Sina dan Cinta Masa Lalunya (Part 1)
Di lain sisi, Sina yang pandai dalam merangkai kata-kata juga sering merasakan kesepian. Sina berpikir dan merasa bahwa dia juga sama seperti manusia pada umumnya. Butuh tempat untuk bercerita, butuh tempat untuk singgah, butuh tempat yang sering disebut rumah oleh orang-orang lainnya. Sina hanya memikirkan kepentingan untuk orang banyak. Tak perduli masalah apa yang sedang dia hadapi, kalau untuk membuat orang lain senang, akan Sina hadapi.
Hingga September datang. Sina yang tengah meratapi malam sembari menatap layar laptopnya merasakan kesepian yang berbeda dari biasanya. Sina meneteskan air matanya tiba-tiba tanpa ada aba-aba. Tak ada orang di sampingnya. Sina, menangis.
Alasan dibalik tangisannya adalah dia ingin sekali merasakan cinta dari orang yang dia cintai. Sudah 3 tahun Sina sendirian. Laki-laki yang mencintainya waktu itu menyerah dengan dia karena Sina tidak bisa merasakan cinta yang sama terhadapnya. Keegoisan Sina terbayarkan oleh penyesalan di bulan september. Bulan kelahirannya.

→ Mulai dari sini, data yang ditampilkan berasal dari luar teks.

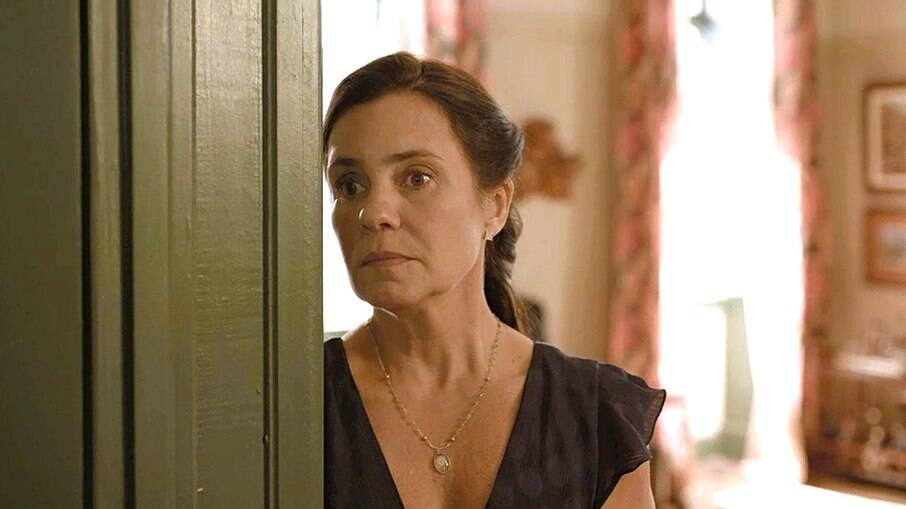 Adriana Esteves interpretou Thelma em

Bulan dimana dia yang seharusnya merasakan kebahagiaan dan kehangatan, malah merasakan kesepian dan kesakitan.
September berganti Oktober, Oktober berganti November, November berganti menjadi Desember. Sina telah sampai di cerita akhir tahun dengan kesepian yang tidak bisa beranjak dari dalam dirinya. Rantai yang mengikat rasa perih belum juga terbuka karena kunci yang dibutuhkan tak kunjung tiba.
23 Desember, pertemuan pertama setelah hampir 10 tahun berpisah dengan laki-laki yang menjadi cinta pertamanya kini hadir di depan matanya. Sina yang sedang duduk di salah satu bangku kedai kopi tempat biasa dia untuk menulis, melihat ke arah kasir. Seorang laki-laki remaja dengan jaket jeans warna biru muda sedang memesan salah satu menu yang terpasang di dinding belakang meja kasir.
Berselang beberapa menit setelah pegawai kasir itu memasukkan uang yang sudah diberikan sebagai tanda pembayaran ke dalam laci meja. Laki-laki itu pergi memilih tempat duduknya. Sina masih dengan sadar memandangi laki-laki itu dari tempat dia duduk.
Pesanan datang. Sebuah cangkir berwarna putih diantarkan menggunakan sebuah nampan oleh si pelayan kepada laki-laki itu. Sina yang menatapnya dari kejauhan berpikir kalau itu adalah kopi panas. Minuman yang sangat cocok dinikmati ketika hujan mulai jatuh dari langit. Waktu itu memang situasi di luar kedai sedang hujan. Sina hanya merasa bahwa, "Apa benar, laki-laki itu adalah dia?" Pertanyaan ragu pada diri Sina yang membuatnya percaya kalau laki-laki dengan jeans warna biru muda itu adalah cinta pertama nya 10 tahun lalu.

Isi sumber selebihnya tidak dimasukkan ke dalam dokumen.